== Captioned web image data ==
:::::
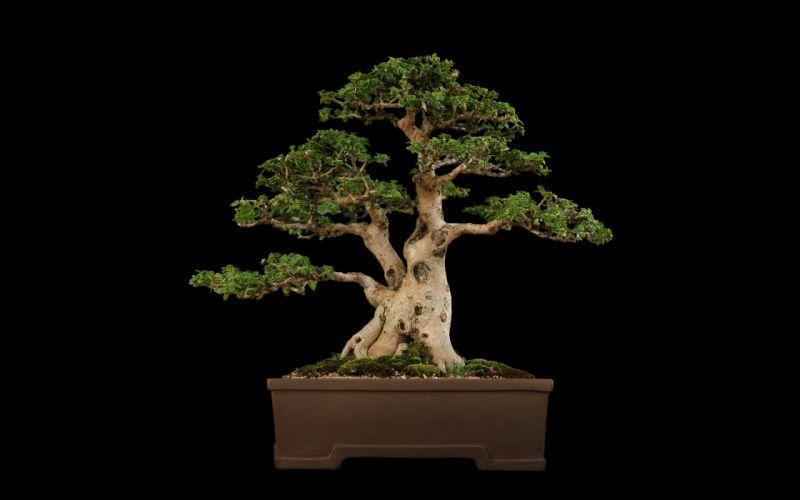 Tree Bonsai Tree Black f wallpaper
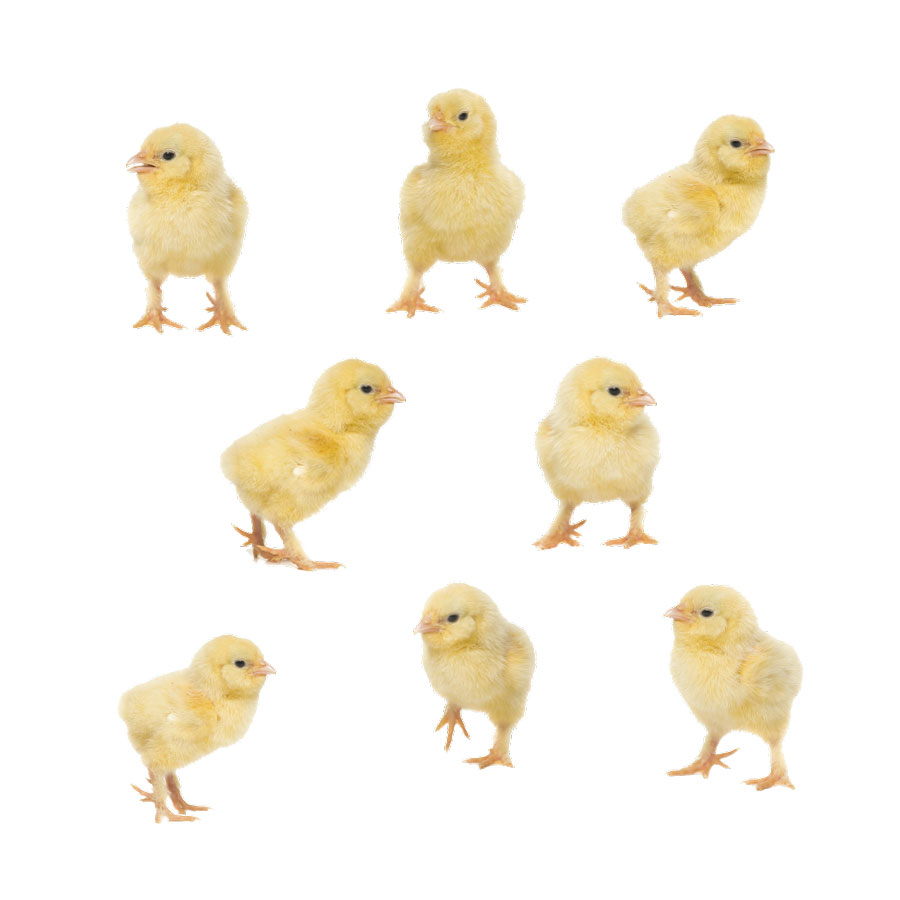 Little chick window stickers on a white background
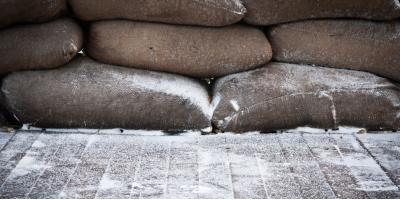 New Car Dealers Answer the Question—Does Putting Sandbags in Your Trunk Improve Traction?, Woodbridge, Connecticut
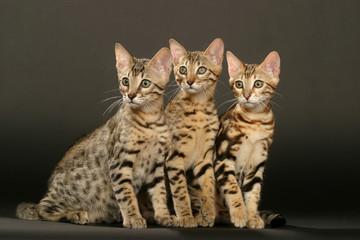 trois bengal glamour
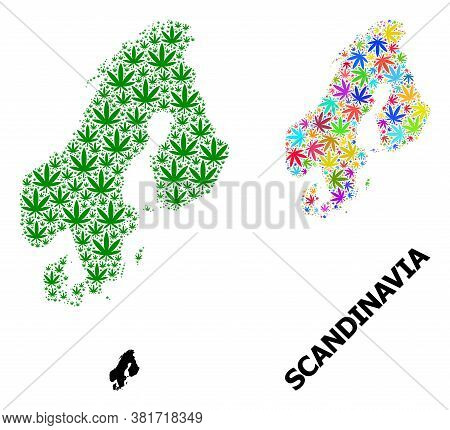Vector Cannabis Mosaic And Solid Map Of Scandinavia. Map Of Scandinavia Vector Mosaic For Cannabis L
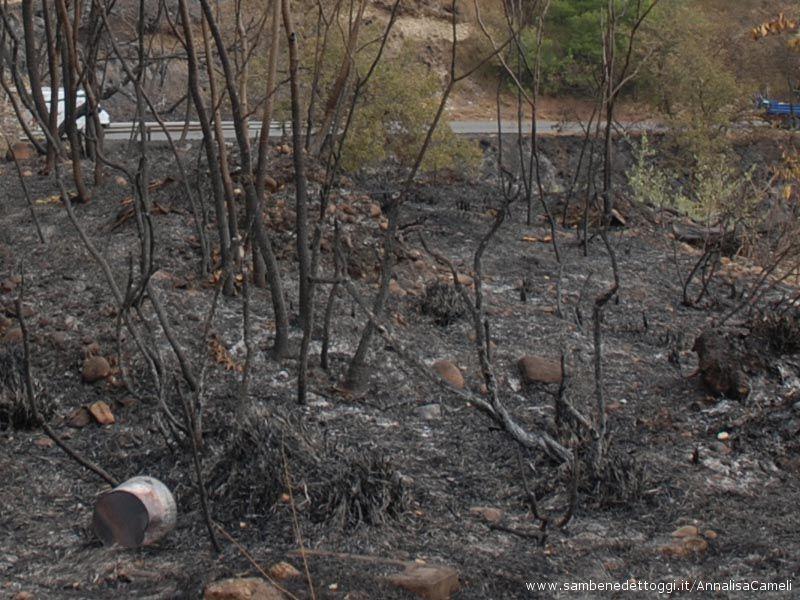 Il fuoco è arrivato ad entrambi i costoni della strada Cuprense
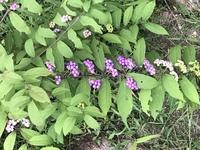 この雑草はなんて言う名前の雑草ですか?家の庭に生えてて色が美味しそうだから食べても大丈夫でしょうか?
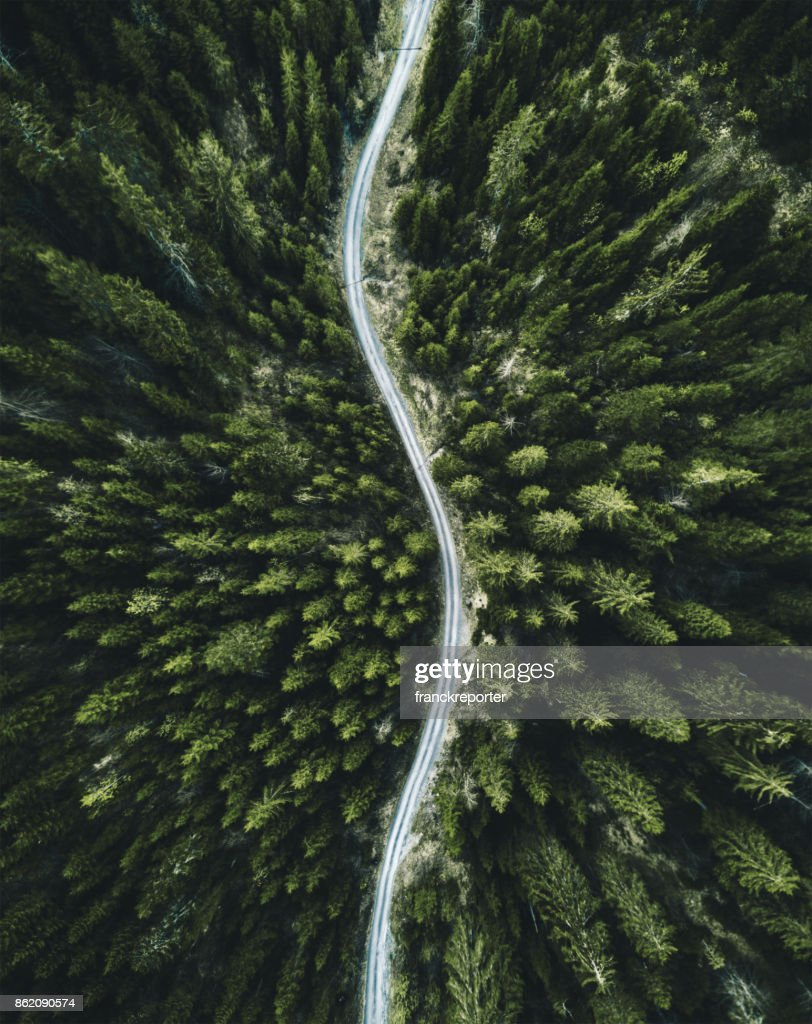 summer forest aerial view in switzerland : Stock Photo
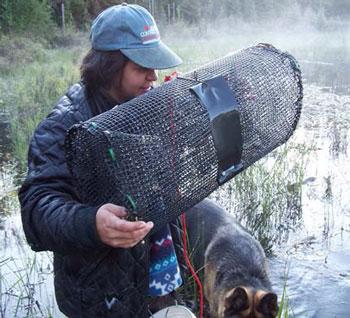 colour photo of a bait dealer/harvester.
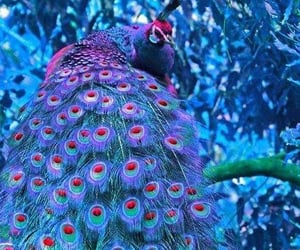 purple, birds, and blue image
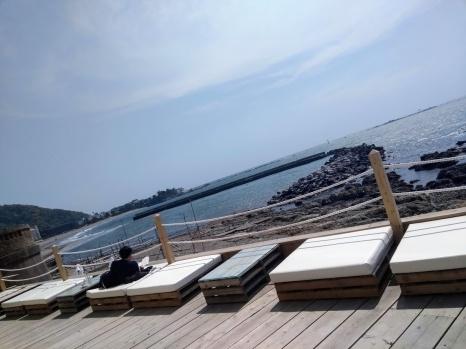 Article 111-photo 7-26 05 2020_Under the palmo_Morito beach_Hayama_01 05 2020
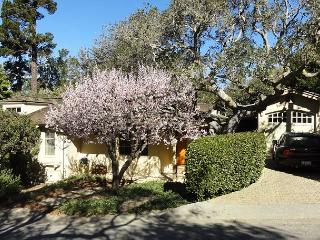 3712 Blue Skies - Walk to Town, Beach, Designer Updated Carmel Cottage - Carmel-by-the-Sea vacation rentals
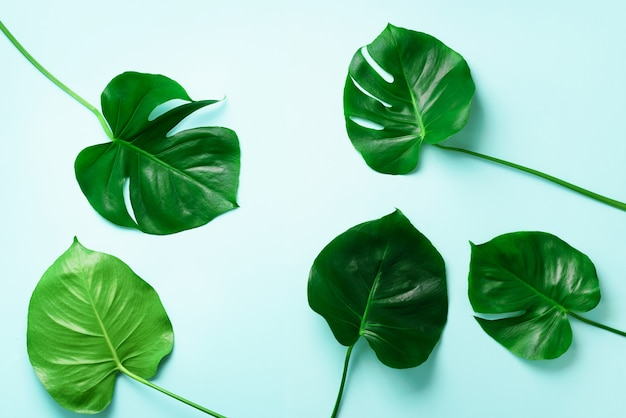 Pattern of tropical monstera leaves on blue background. flat lay. top view. pop art design, creative and exotic summer concept. minimal style. Premium Photo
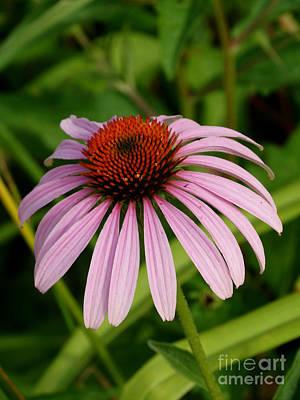 Photograph - Floral314a by Scott B Bennett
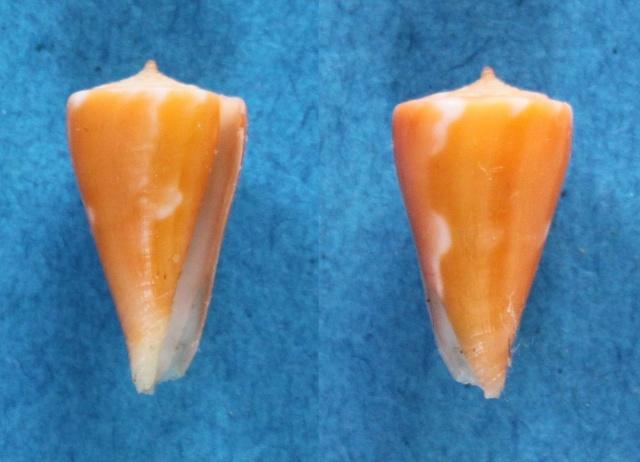 Conus (Splinoconus) sazanka Shikama, 1970 voir Conus (Splinoconus) martensi Panor805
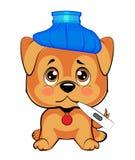 O cão bonito é doente um cachorrinho pequeno senta-se verticalmente, uma garrafa de água azul em sua cabeça, um termômetro em sua Foto de Stock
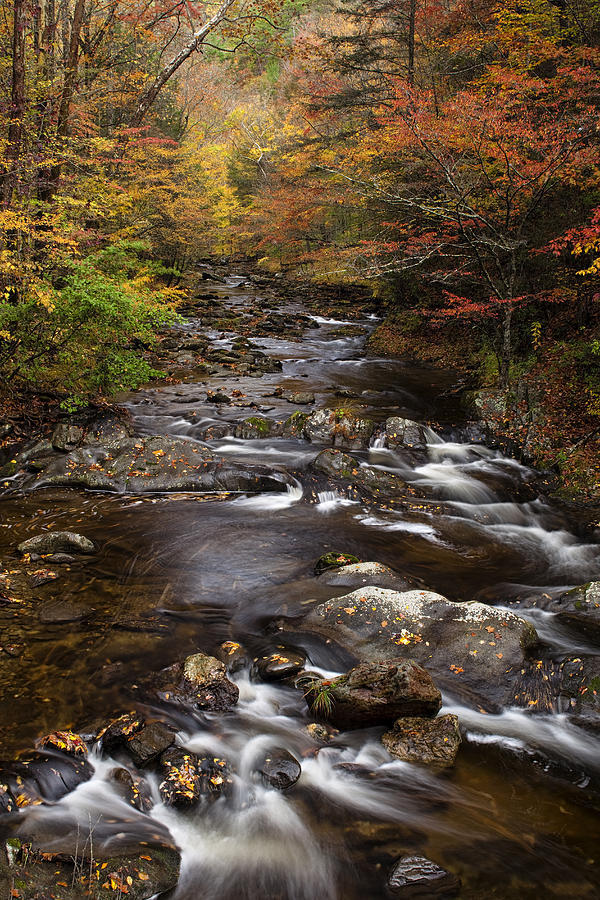Smoky Photograph - Autumn Stream by Andrew Soundarajan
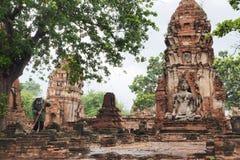 Eine Arbeitskraft, die den Boden von Wat Maha That, Ayutthaya fegt Lizenzfreie Stockfotografie
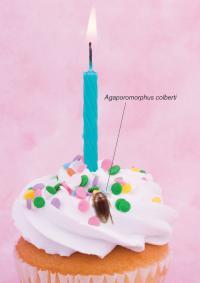 <i>Agaporomorphus colberti</i> on Birthday Cupcake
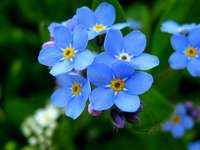 Красотата на цветята - незабравими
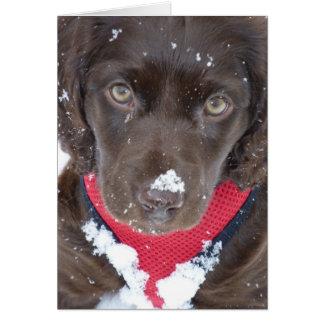 Tarjeta de la nieve del perrito del navidad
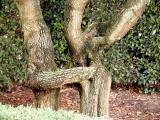 Short Table Tree 03.jpg
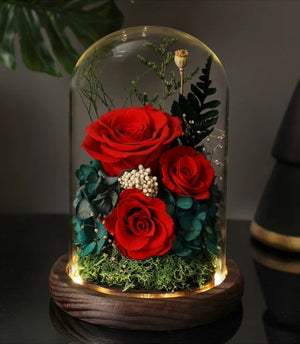 Preserved Flower 178 (w led lights)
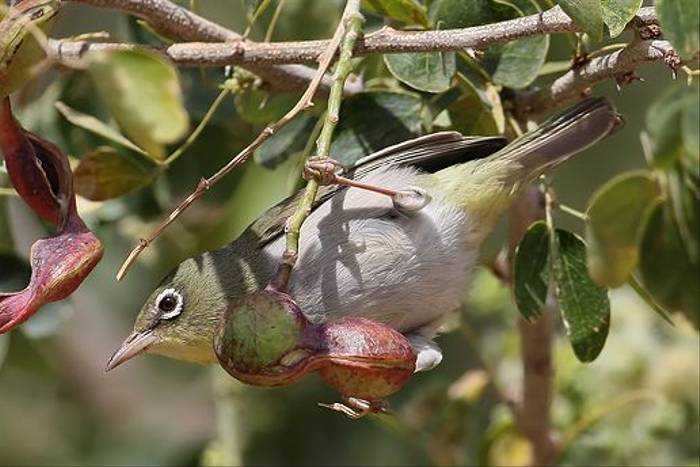 White-breasted White Eye (Chris-Ward)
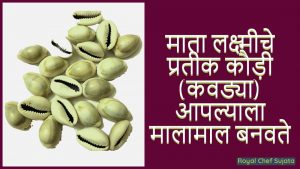 Symbol of Goddess Lakshmi Cowries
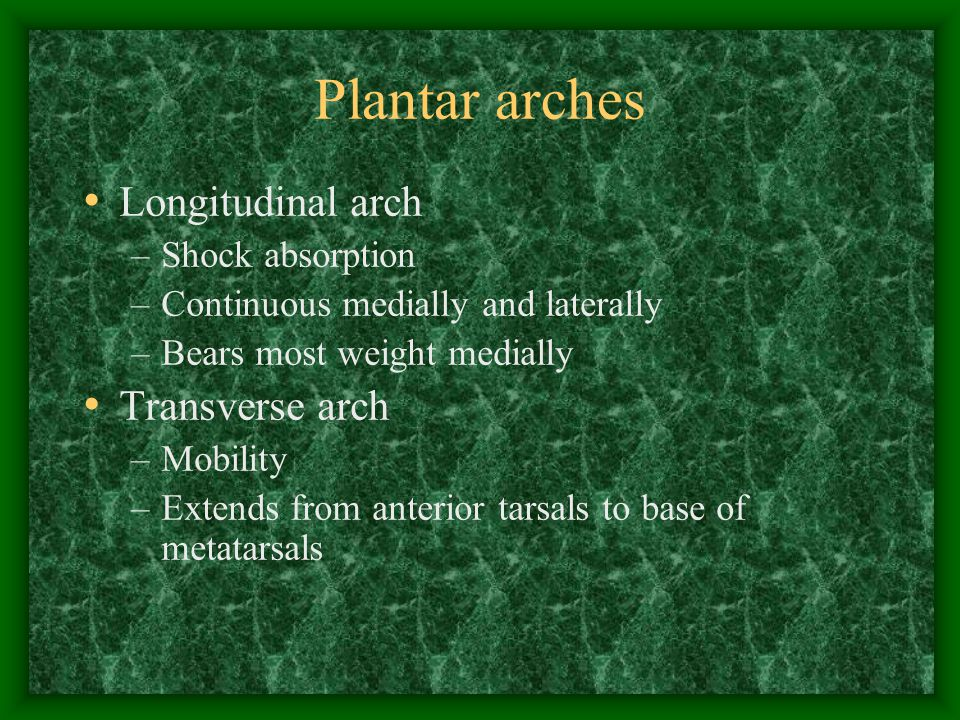 Plantar arches Longitudinal arch –Shock absorption –Continuous medially and laterally –Bears most weight medially Transverse arch –Mobility –Extends f
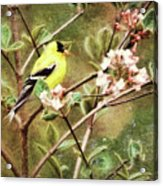 A Vision Of Spring Acrylic Print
:::::
== Problem to solve ==
Text only, no pictures: please print exactly the lines above from the line with "Article 111-photo 7-26" up to and including the line with "Conus (Splinoconus) sazanka", and nothing else.

== Solution ==
 Article 111-photo 7-26 05 2020_Under the palmo_Morito beach_Hayama_01 05 2020
 3712 Blue Skies - Walk to Town, Beach, Designer Updated Carmel Cottage - Carmel-by-the-Sea vacation rentals
 Pattern of tropical monstera leaves on blue background. flat lay. top view. pop art design, creative and exotic summer concept. minimal style. Premium Photo
 Photograph - Floral314a by Scott B Bennett
 Conus (Splinoconus) sazanka Shikama, 1970 voir Conus (Splinoconus) martensi Panor805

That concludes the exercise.